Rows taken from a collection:
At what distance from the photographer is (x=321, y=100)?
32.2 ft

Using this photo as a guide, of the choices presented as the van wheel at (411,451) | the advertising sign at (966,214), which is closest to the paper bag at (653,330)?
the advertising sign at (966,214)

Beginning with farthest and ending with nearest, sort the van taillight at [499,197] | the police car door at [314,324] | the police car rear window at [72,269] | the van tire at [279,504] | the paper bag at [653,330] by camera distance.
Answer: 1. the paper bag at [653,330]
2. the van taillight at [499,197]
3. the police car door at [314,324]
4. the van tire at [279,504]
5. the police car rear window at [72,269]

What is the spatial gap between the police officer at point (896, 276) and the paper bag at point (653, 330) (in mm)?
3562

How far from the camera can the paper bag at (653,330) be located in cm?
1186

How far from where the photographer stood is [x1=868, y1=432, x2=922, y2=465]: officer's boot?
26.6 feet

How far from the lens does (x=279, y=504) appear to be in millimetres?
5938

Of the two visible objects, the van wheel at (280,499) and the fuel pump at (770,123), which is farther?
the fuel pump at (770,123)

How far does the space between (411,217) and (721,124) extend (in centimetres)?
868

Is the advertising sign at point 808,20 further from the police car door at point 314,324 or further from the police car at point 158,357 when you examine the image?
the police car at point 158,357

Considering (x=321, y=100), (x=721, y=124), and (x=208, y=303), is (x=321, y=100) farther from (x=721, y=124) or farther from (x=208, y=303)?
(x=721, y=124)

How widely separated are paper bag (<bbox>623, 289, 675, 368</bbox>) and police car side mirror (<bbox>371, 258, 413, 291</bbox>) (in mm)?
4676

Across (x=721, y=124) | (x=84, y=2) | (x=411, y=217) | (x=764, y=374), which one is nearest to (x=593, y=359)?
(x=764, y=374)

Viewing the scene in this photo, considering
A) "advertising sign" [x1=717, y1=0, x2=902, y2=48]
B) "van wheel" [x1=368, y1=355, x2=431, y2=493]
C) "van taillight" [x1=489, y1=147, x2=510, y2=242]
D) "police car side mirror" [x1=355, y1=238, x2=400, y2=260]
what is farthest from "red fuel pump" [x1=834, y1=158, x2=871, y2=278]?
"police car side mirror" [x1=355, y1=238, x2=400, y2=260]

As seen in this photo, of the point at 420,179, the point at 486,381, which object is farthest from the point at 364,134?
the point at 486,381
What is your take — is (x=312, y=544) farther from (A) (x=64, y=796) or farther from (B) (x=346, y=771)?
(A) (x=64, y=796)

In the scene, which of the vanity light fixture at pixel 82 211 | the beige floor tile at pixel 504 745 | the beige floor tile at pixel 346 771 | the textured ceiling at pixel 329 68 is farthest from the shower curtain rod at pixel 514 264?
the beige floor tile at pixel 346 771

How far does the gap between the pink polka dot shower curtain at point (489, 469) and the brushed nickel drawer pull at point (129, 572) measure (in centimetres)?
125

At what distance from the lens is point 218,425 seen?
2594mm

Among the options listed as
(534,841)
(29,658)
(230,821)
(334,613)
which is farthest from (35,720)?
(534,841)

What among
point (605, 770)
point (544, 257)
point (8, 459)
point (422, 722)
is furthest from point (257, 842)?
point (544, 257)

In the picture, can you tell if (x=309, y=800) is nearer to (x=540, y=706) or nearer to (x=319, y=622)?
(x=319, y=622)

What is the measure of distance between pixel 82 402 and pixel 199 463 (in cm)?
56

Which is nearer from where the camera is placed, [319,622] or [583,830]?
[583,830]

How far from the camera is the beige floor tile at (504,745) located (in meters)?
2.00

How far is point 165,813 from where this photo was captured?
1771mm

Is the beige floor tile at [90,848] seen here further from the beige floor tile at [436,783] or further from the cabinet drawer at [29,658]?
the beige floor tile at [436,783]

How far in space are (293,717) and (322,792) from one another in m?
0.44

Exercise requirements - Format the rows from the line containing "How far is point" through the last line of the rows as a numbered list, omitting blank lines.

Response to this exercise -
1. How far is point 165,813 from where this photo was captured?
2. 1771mm
3. Is the beige floor tile at [90,848] seen here further from the beige floor tile at [436,783] or further from the cabinet drawer at [29,658]?
4. the beige floor tile at [436,783]
5. How far in space are (293,717) and (322,792) from one another in m?
6. 0.44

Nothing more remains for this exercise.